Will Smith et Antoine Fuqua, le réalisateur d'Emancipation, ont décidé lundi de rejoindre ce mouvement de protestation.

"Nous ne pouvons en notre âme et conscience apporter un soutien économique à un exécutif qui applique des lois électorales rétrogrades visant à restreindre l'accès aux urnes (...) C'est avec regret que nous nous sentons obligés de déplacer notre travail de production cinématographique de la Géorgie vers un autre Etat", écrivent les artistes dans un communiqué.

Outre les contrôles d'identité renforcés, le texte signé par le gouverneur républicain de Géorgie interdit aussi de distribuer de l'eau ou des vivres dans les longues files d'attentes les jours de vote, et restreint le nombre d'urnes installées dans la rue pour déposer les bulletins.

Les critiques de la loi ont comparé ses dispositions aux restrictions imposées par les lois ségrégationnistes dites Jim Crow, instaurées par de nombreux Etats du Sud après la guerre de Sécession pour limiter le droit de vote des Afro-américains.

Appels au boycott

Les nouvelles dispositions électorales en Géorgie "rappellent les entraves au vote qui ont été adoptées à la fin de la Reconstruction pour empêcher de nombreux Américains de voter", estiment ainsi Will Smith et Antoine Fuqua, ce dernier connu notamment pour son film Training Day.

En Georgie, où les plaies de l'esclavage et de la ségrégation sont encore vives, c'est grâce à une mobilisation record, en particulier des électeurs noirs, que le président Joe Biden a remporté la victoire en novembre 2020. Une victoire contestée dans cet Etat par Donald Trump, qui a affirmé à tort avoir été victime de fraude électorale.

Pour protester contre les nouvelles dispositions, la ligue nord-américaine de baseball (MLB) a annoncé vendredi que le All-Star Game 2021, prévu le 13 juillet à Atlanta, capitale de la Géorgie, serait finalement organisé dans un autre Etat.
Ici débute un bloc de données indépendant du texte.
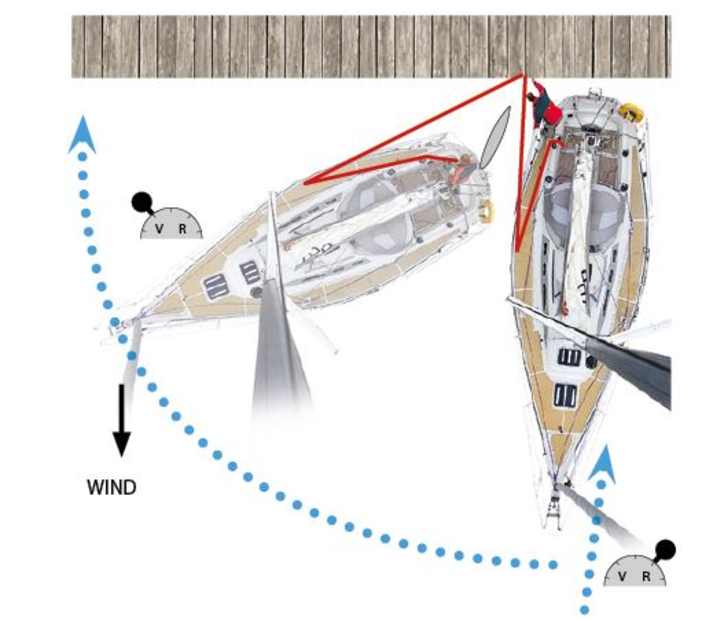 V R

WIND

V R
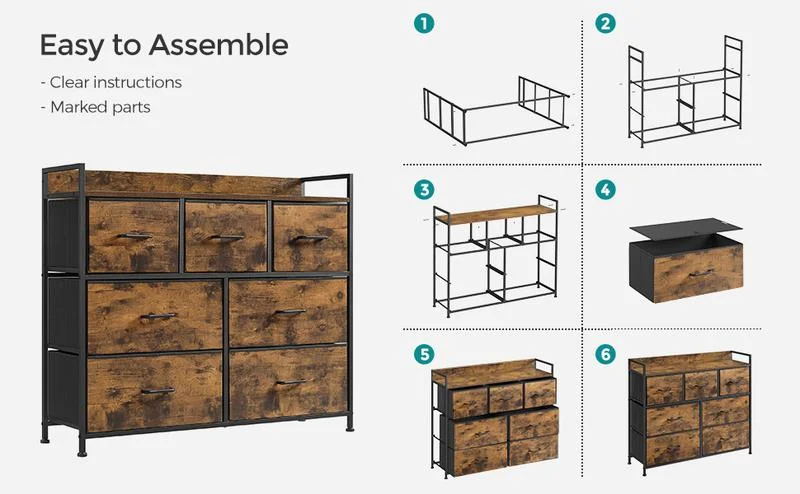 Easy to Assemble

- Clear instructions
- Marked parts

1

2

3

4

5

6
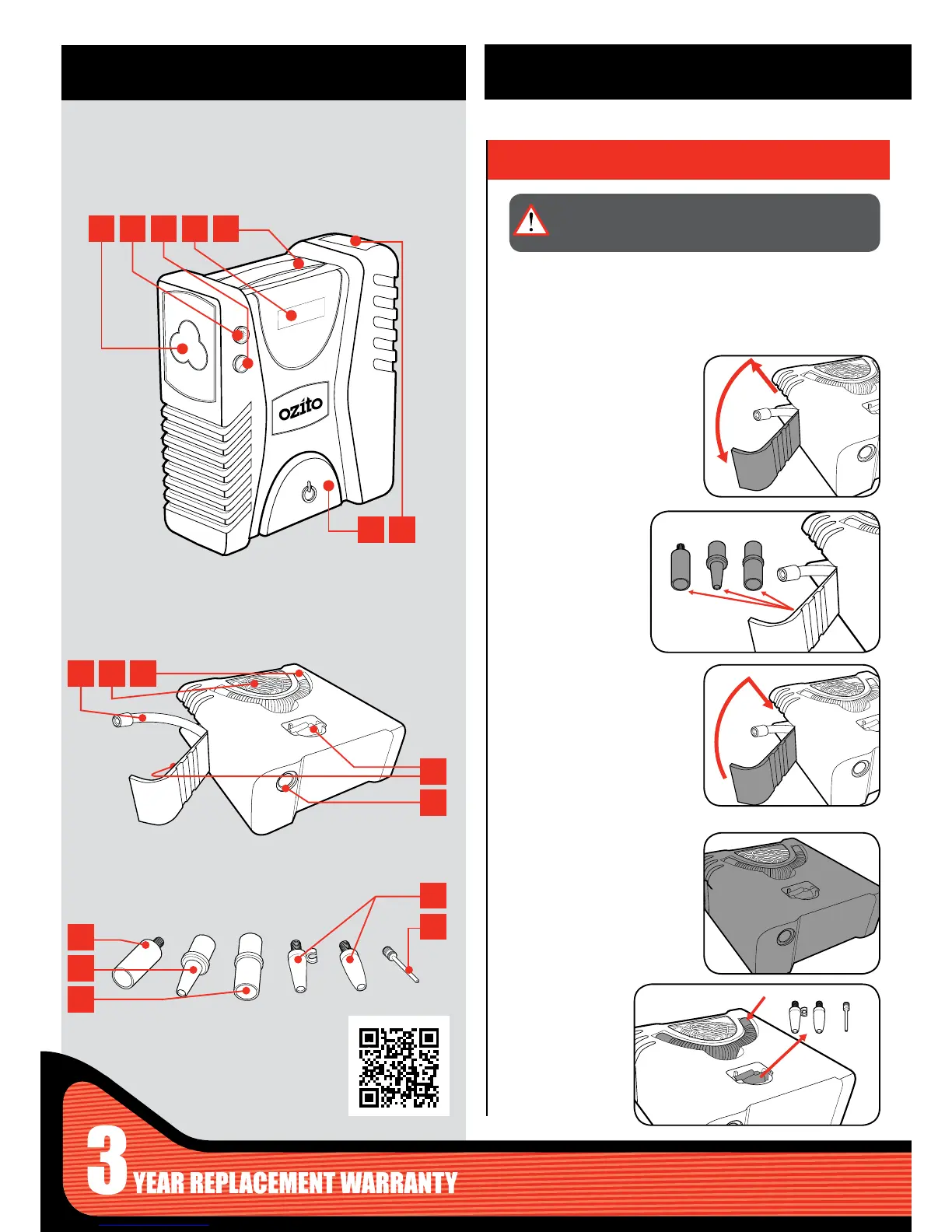 ozito

3 YEAR REPLACEMENT WARRANTY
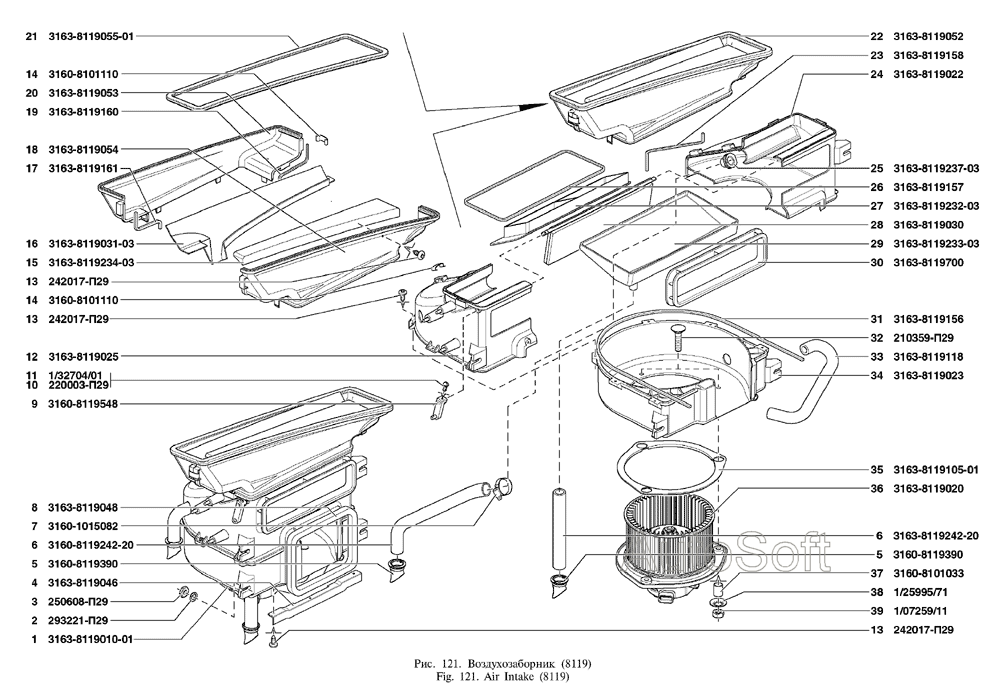 21 3163-8119055-01
14 3160-8101110
20 3163-8119053
19 3163-8119160
18 3163-8119054
17 3163-8119161
16 3163-8119031-03
15 3163-8119234-03
13 242017-П29
14 3160-8101110
13 242017-П29
12 3163-8119025
11 1/32704/01
10 220003-П29
9 3160-8119548
8 3163-8119048
7 3160-1015082
6 3160-8119242-20
5 3160-8119390
4 3163-8119046
3 250608-П29
2 293221-П29
1 3163-8119010-01

22 3163-8119052
23 3163-8119158
24 3163-8119022
25 3163-8119237-03
26 3163-8119157
27 3163-8119232-03
28 3163-8119030
29 3163-8119233-03
30 3163-8119700
31 3163-8119156
32 210359-П29
33 3163-8119118
34 3163-8119023
35 3163-8119105-01
36 3163-8119020
6 3163-8119242-20
5 3160-8119390
37 3160-8101033
38 1/25995/71
39 1/07259/11
13 242017-П29

Soft

Рис. 121. Воздухозаборник (8119)
Fig. 121. Air Intake (8119)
Des entreprises privées comme Coca-Cola et la compagnie aérienne Delta, pourvoyeuses de nombreux emplois en Géorgie, ont aussi publiquement dénoncé cette loi.

Jusqu'à la décision de Will Smith et Antoine Fuqua, les appels au boycott n'avaient pas trouvé beaucoup d'écho à Hollywood, hormis quelques tweets indignés comme ceux de James Mangold, qui réalisera le prochain volet des aventures d'Indiana Jones, ou de l'acteur Mark Hamill, qui incarne Luke Skywalker dans la saga Star Wars.